* Problem set
**1.** Answer these questions from the text below on child support in Florida, one line each:
(a) Until when is support paid for a child between 18 and 19 who is still in high school?
(b) What must happen to a parent's agreement to pay college expenses for it to become a binding obligation?
(c) What two results may follow if a parent reduces the monthly payment alone?
**2.** Carry on the text below on child support in Florida from the point where it stops.

* Source text
◆ ◆ ◆

In Florida, the child support obligation continues until the child has reached the age of eighteen, died, married, or become otherwise emancipated, except that if the child is between the ages of 18 and 19 and is still in high school, child support is paid until he graduates from high school or attains the age of 19, whichever first occurs. There is also some recent case law that states that even if the child has attained the age of 19, if he has not graduated from high school AND if this is because the parents mutually agreed to hold the child back a year or two in school AND if this is why he has not graduated from high school (not through some truancy or delinquency of his own), then child support can continue past the age of 19 and until graduation. Additionally, if there is a child who has a severe mental or physical disability such that they may never become self supporting, child support can continue past the age of 18.
Do I have a legal obligation to continue child support or pay for college expenses if my child goes to college after graduating from high school?
In Florida, once your general child support obligation ends as stated above, typically by the child reaching the age of 18, there is no legal obligation to continue to support the child or pay for college expenses. However, if you have previously agreed to continuing the child support obligation or contributing to college expenses AND that agreement has been ratified by a Court Order, then you would have created a binding obligation for yourself that is enforceable.
I have one child that is turning 18 and my current child support is for more than one child. Will it automatically change? Or can I just reduce it?
Unless the current Order establishing your ongoing child support obligation specifically delineates between the children and the amount of child support that is to be paid, with specific dates stating when the amount changes, No, it will not. Your monthly child support obligation will not automatically change. And if you unilaterally reduce the monthly payment, you will be creating a child support arrearage for yourself and could possibly end up in contempt of court for failing to comply with a Court Order. Even if the parties agree to reduce the child support, something MUST be filed with the courts and ratified by a Court Order for the ongoing child support amount to be changed. I can’t tell you how many times someone has contacted me for advice because one of their minor children reached the age of 18 and the parties had “agreed” to a lesser amount that was never ratified by a Court Order, only to now find out that they now owe thousands of dollars in arrears!

◆ ◆ ◆

* Entries provided

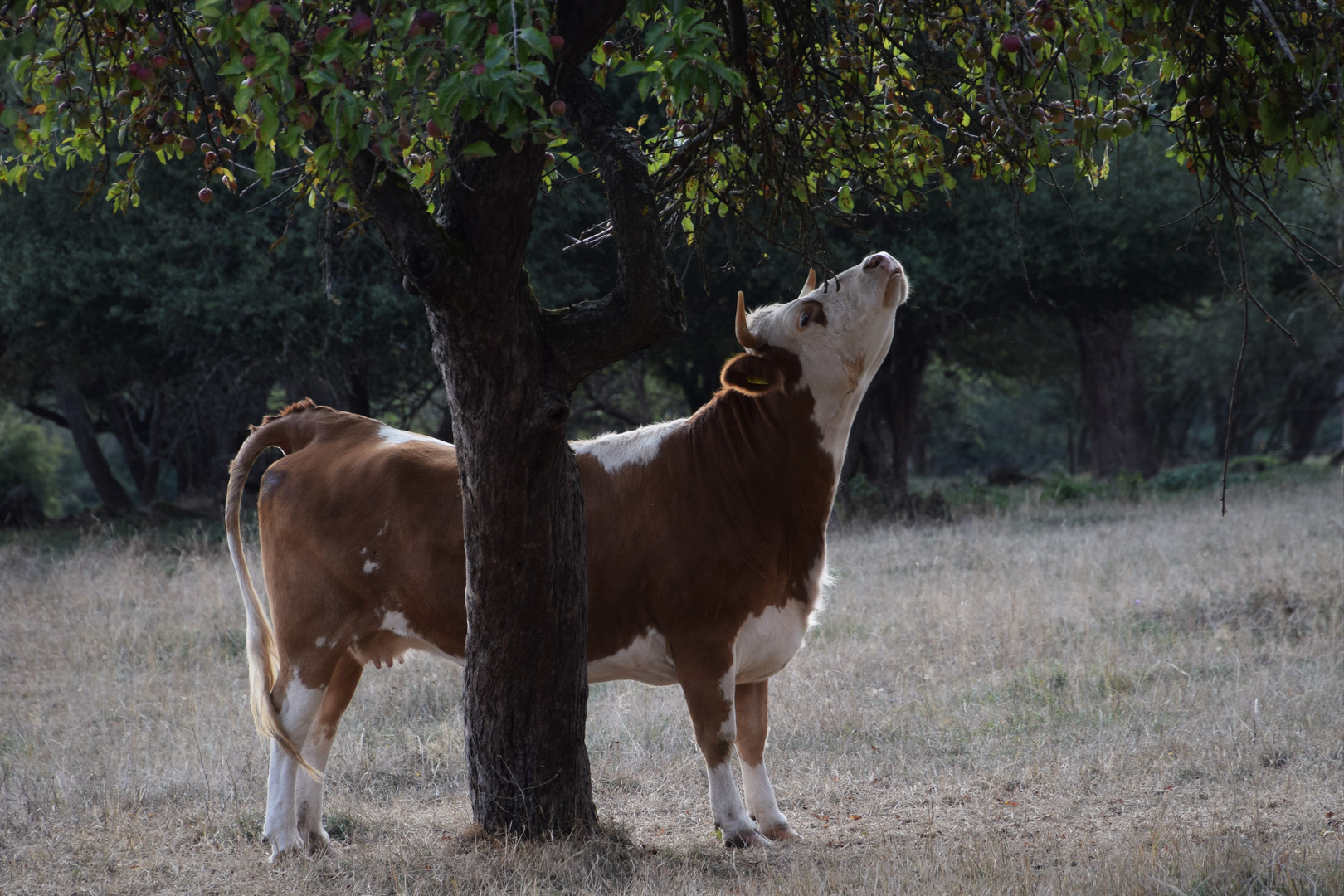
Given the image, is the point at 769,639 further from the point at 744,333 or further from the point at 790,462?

◆ ◆ ◆

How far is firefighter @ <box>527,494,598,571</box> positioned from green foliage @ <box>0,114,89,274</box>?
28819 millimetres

◆ ◆ ◆

* Your written answers
**1.**
(a) Until the child graduates from high school or turns 19, whichever comes first.
(b) A Court Order must ratify it.
(c) The parent creates a child support arrearage and could be held in contempt of court.

**2.**
My eldest child turned 18 a while ago, but we never did anything. Will the modification retroact to the date that the eldest child emancipated?
In most circumstances, No, Child Support modifications typically only retroact to the date that a Supplemental Petition or Joint Stipulation for Modification is filed. Therefore, it is of tantamount importance that if one of your children is emancipating and you are entitled to a modification of your ongoing child support obligation, you either file a Supplemental Petition for Modification of Child Support prior to the change occurring or, if the parties can agree, file a Joint Stipulation for Modification of Child Support based on the substantial change.
Does the amount of timesharing that a parent has with the minor child affect child support?
Yes, it can affect child support if the time-sharing is considered substantial contact, or 40% or more of the overnights. This is because, the legislature in determining the child support guidelines, contemplated that if the child was spending that much time with one of the parents, then they were already contributing to the support of the child by virtue of the amount of time that they were spending with the child. This doesn’t mean that there won’t be any child support paid at all, just that there is a second calculation that has to be done to determine what the appropriate amount of child support to be exchanged should be, and this is affected by whether it is 40%, 45% or 50% of the time. This law is in the process of being modified to apply even when someone has 20% of the overnights, so if you think this situation may be applicable to you, you should consult with an experienced Family Law attorney.